Ron Cobb, an underground cartoonist as well as the concept and production designer who helped craft the aesthetics of Total Recall, Alien and Back to the Future, has died. Via The Hollywood Reporter, Cobb’s wife of 48 years, Robin Love, reported that he had passed away of Lewy body dementia on Monday — his 83rd birthday — at his home in Sydney.
A political cartoonist, Cobb’s drawings captured the radical anti-establishment spirit of the 1960s and ’70s. His long and varied career brought him from counterculture cartooning to drawing album covers to designing some of the most iconic starships in film history.
Born in 1937 in Los Angeles, Cobb managed to nab a job as an inbetweener at Disney Studios at the age of 18, despite lacking formal training. After finally getting to work on a feature with Disney’s Sleeping Beauty, he was laid off and subsequently drafted for the Vietnam War.
Returning to civilian life in 1965, Cobb began his career as a freelance cartoonist, opting to publish them in more radical outlets like the Los Angeles Free Press. Cobb’s cartoons took the political establishment to task, harshly criticizing the actions and worldviews of both Lyndon B. Johnson’s and Richard Nixon’s administrations. His work reached beyond targeting only politicians, taking aim at American consumerism, militarism, racism and pollution.
“I’m fascinated with man in stress situations, I’m fascinated with man at a crisis,” Cobb told a student newspaper in 1972. “I would much prefer to draw someone into a situation where they have to say ‘…Yeah! That could happen!’ or ‘Yeah! …what would I say if that did happen?’ — where they have to react.”
Cobb’s cartoons spread from the Los Angeles Free Press to leftist and radical magazines and papers around the world, appearing in, according to Comiclopedia, the Berkeley Barb, the Chicago Seed, the East Village Other, Lot’s Wife, and Farrago. His designs reached into other outlets as well–he designed the cover for Jefferson Airplane’s 1967 record After Bathing at Baxter’s, and he is credited as the designer of the Ecology symbol.
His cartoons were collected several times, with The Cobb Book in 1974, Cobb Again in 1976, and the full color large format Colorvision in 1981.
Later becoming disillusioned with cartooning, in the mid-1970s Cobb transitioned into a new career in Hollywood, working in the art department of some of the most influential science fiction and fantasy films of the era. His contributions included designs for aliens in the iconic cantina scene in Star Wars; the spaceships in both Alien and Aliens; the initial design for the DeLorean in Back to the Future; the technological world of Total Recall; and the armor, weapons and architecture of Conan the Barbarian. He also designed the planet Rylos, the Starfighter, the Starcar, aliens, costumes and enemy spacecraft in The Last Starfighter.

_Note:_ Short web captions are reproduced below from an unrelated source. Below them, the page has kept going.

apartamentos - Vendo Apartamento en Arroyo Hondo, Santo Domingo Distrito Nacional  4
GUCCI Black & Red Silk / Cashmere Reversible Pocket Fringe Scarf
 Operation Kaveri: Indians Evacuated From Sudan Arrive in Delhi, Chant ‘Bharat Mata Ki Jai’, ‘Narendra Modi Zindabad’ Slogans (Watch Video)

A frequent collaborator of Steven Spielberg, Cobb provided concept art for the planes in Raiders of the Lost Ark, and designed the opening titles for Spielberg’s ’80s anthology show Amazing Stories. He was handpicked by Spielberg to provide the initial designs for Night Skies, an ultimately abandoned sequel to Close Encounters of the Third Kind that would later be reworked into E.T. the Extra-Terrestrial.
Eventually working as a director and writer in his own right, Cobb directed the 1992 Australian comedy Garbo, and teamed with his wife, Robin Love, to write an episode of The Twilight Zone in 1981.